Soborum est la station thermale Toubou. Vous prenez place dans une minuscule baignoire naturelle où coule de l’eau de source sulfureuse et chaude à quarante-deux degrés et cinq minutes de trempage suffisent à décaper vos cors aux pieds ! Les Toubous y passent trois nuits entières pour se guérir de leurs rhumatismes et dermatoses.
Des curistes sont là, dans une étrange solitude. Deux femmes avec un bébé, deux chameaux et deux chèvres. Elles n’ont oublié ni la provision d’eau potable indispensable, ni la nourriture : elles égorgent le chevreau sous nos yeux. Leur bébé a les doigts de la main soudés à la paume. Il est tombé dans le feu quand il était petit. Pourquoi les parents ne construisent-ils pas une murette de pierres pour éviter ces accidents trop fréquents ?
Il nous faut quitter ce lieu où toute vie est bannie et reprendre le long cheminement du retour. Deuxième nuit à Tarso Voon. Aujourd’hui nous n’avons plus rien à découvrir sinon renouveler les quarante-cinq kilomètres, perspective nettement moins enchanteresse qu’à l’aller.
Me déconsidérant aux yeux des bélas, j’accepte de monter sur un chameau et je peux enfin décontractée jouir du paysage. Mon chamelier me présente un grand seau d’eau. Je crois tout d’abord qu’il va faire boire l’animal, puis je m’aperçois que c’est à moi qu’il l’offre. On ne refuse pas de l’eau dans le désert. Je retrouve terre pour la descente d’une gorge où les chameaux manquent à tout instant se casser les pattes. Ce soir encore nous bivouaquerons sous la voûte étoilée de l’enneri Mossau , au camp I retrouvé.

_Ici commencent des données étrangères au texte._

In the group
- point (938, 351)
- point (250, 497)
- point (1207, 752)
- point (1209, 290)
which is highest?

Comme à l’habitude, la caravane des voyageurs va devant, l’arrière garde étant formée par les chameaux bâtés. Je fais un bout de route avec Edeye notre cuisinier stylé. Il nous fabrique de bons petits pains frais dans son four à Bardaï. C’est un bon bougre, toujours souriant, s’inquiétant de ma personne . Edeye est mon ami. Si quelqu’un n’est pas gentil avec moi, il dit : « Madame, faut-il casser caillou sur la tête au méchant ? ». S’il fait mal son travail, notre chef le menace : « Edeye, je vais t’envoyer sur la lune ». Cela l’amuse beaucoup. Nous jouons au Toubou, laissant reposer, tout en marchant, nos avant-bras sur une baguette flexible appuyée sur la nuque et les épaules.
Un éléphant est gravé sur un bloc avec tant de vie qu’on distingue trois crottes à sa suite . Comment une fleur peut-elle éclore de ce sol rocailleux ? Comment imaginer la violence des crues lors de gros orages capables d’arracher cet arbre entier qui nous barre la route ?
Nous retrouvons les voitures, la piste cahotante et les caresses d’épineux frôlés de trop près. Heureux nous sommes d’être de retour au camp de Bardaï, de déjeuner confortablement même à quatre heures de l’après-midi, de prendre une douche avec un seau d’eau tiédie au soleil et de changer de vêtements.
Edeye dont un des enfants est fiévreux me réclame les lainages que je lui ai promis, qui tombent on ne peut plus à pic puisque ses gamins de quatre et six ans n’ont rien d’autre qu’un boubou de coton à se mettre sur le dos.